Sebastian Stachowiak, Head of Europe and GCC at Global Blood Therapeutics, told The Independent that the survey “confirms the lack of options for physicians” and expressed hope that, with recent advances in available treatment, patients can be better served in the future.

“Sickle cell disease and its complications are associated with a life expectancy that is reduced by approximately 30 years, compared with developed country averages,” he said.

“The disease was discovered in 1910 and yet, available treatment options to manage the illness and improve the lives of patients with sickle cell disease, are very limited.

“The current standard of care for the treatment of sickle cell disease is hydroxyurea which can help to manage some of the acute complications associated with the condition and decrease the rate of pain crisis.

“Some patients may receive blood transfusions, however they are associated with clinical challenges such as iron overload, blood borne infections and problems with sourcing compatible blood.”

The study also found that almost half (46 per cent) of patients say that emergency room healthcare providers did not believe them about their symptoms, while 48 per cent said that they have been treated like a drug seeker in the emergency room.

On Monday, NHS Blood and Transplant said million more blood donors are needed, particularly those with the rarest blood types to help treat people with sickle cell which is the fastest growing genetic blood disorder in the UK and mainly affects Black people.

This comes after a groundbreaking parliamentary report found that racism in the NHS is placing sickle cell patients’ lives at risk.

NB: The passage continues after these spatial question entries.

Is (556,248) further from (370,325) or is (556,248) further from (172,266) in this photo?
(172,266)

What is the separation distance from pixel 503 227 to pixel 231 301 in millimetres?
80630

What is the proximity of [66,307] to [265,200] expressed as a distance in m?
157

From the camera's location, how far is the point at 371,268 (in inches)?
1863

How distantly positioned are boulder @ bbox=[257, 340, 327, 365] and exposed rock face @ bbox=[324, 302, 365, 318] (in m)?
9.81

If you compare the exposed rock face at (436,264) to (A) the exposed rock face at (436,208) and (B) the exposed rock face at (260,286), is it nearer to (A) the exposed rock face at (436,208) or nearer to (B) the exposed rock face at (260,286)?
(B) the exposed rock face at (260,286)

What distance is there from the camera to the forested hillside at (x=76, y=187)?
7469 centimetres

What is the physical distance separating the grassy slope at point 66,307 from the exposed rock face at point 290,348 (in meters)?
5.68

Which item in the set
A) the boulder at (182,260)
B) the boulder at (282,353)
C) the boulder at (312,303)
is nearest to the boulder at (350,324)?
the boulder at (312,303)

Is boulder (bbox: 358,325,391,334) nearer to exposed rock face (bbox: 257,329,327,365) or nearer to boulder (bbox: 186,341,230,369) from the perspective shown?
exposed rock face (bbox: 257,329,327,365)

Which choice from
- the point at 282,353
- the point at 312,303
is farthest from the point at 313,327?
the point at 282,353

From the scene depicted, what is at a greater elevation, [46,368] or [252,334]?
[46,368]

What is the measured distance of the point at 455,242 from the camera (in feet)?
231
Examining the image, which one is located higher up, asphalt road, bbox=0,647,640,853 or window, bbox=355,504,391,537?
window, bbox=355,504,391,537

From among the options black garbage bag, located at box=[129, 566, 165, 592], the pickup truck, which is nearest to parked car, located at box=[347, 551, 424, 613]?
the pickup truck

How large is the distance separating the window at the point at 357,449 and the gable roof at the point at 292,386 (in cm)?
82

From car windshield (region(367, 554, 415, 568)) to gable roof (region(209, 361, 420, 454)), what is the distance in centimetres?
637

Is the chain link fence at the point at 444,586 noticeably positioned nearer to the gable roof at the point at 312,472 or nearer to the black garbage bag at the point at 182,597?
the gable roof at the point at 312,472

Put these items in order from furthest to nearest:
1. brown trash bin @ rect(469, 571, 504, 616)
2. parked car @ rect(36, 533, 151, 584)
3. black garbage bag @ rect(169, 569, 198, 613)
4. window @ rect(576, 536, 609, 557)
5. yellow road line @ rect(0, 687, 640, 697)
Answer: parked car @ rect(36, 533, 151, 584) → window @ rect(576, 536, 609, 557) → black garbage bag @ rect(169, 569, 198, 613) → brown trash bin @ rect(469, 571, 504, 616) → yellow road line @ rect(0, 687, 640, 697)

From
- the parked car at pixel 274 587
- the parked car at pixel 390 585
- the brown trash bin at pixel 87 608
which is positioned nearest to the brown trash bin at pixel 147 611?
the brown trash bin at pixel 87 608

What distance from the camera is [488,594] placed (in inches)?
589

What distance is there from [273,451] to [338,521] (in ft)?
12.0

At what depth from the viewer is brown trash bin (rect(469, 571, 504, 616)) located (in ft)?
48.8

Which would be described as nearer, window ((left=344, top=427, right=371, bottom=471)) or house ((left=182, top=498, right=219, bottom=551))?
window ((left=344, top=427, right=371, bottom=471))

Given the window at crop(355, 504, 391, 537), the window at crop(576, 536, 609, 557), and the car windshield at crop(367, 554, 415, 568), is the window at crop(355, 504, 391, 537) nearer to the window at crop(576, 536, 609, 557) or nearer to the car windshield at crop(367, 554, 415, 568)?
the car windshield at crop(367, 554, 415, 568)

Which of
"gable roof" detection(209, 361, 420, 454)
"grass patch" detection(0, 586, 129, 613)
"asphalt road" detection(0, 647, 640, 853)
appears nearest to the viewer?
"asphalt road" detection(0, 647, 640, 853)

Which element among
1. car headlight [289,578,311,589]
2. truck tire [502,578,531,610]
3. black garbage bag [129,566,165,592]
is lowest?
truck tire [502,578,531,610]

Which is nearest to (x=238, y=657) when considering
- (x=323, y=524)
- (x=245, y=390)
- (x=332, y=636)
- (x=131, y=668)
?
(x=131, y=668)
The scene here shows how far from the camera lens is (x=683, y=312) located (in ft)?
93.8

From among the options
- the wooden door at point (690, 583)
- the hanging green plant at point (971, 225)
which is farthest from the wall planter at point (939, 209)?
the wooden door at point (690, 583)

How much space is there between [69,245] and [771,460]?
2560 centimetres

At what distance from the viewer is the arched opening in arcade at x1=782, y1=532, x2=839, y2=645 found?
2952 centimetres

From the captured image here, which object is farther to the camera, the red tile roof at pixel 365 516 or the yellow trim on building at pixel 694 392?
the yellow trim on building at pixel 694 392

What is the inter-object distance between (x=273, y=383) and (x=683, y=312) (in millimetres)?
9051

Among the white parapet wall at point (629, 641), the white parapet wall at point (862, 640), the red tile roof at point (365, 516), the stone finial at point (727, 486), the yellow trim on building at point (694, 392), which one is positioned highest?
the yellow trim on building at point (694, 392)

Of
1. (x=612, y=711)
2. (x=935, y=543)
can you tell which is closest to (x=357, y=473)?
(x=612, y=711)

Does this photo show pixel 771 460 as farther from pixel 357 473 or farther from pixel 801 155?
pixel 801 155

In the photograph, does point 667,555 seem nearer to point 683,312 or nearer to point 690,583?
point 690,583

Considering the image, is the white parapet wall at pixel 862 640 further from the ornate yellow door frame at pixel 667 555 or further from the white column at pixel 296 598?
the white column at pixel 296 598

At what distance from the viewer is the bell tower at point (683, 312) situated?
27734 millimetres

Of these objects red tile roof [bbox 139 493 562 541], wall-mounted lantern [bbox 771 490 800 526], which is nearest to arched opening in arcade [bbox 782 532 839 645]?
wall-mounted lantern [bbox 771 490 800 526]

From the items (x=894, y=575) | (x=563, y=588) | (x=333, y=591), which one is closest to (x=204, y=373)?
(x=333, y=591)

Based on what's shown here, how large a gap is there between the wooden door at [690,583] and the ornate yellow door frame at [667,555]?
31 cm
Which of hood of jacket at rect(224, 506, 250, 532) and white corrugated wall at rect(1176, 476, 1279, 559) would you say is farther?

The findings were set out in the No One’s Listening report, which was jointly published in November by the All-Party Parliamentary Group (APPG) on Sickle Cell and Thalassaemia and the Sickle Cell Society, a national charity that supports and represents people affected by sickle cell blood disorders.

Patients shared accounts of being treated with disrespect, not being believed or listened to, and having their pain disregarded and not treated as a priority by healthcare professionals, even in cases where urgent medical care was needed.

It is estimated that there are between 12,500 and 15,000 people with sickle cell in the UK.

The illness forms a group of inherited blood conditions where people living with the condition produce unusually shaped red blood cells, which do not live as long as healthy cells and can block blood vessels.

It is a serious and lifelong health condition which often causes severely painful episodes - referred to as ‘crises’ - and organ failure often requiring hospital admissions.

The government published its first ever Rare Diseases Action Plan geared towards improving coordination of care and access to specialist treatment for those who living with uncommon illnesses such as sickle cell.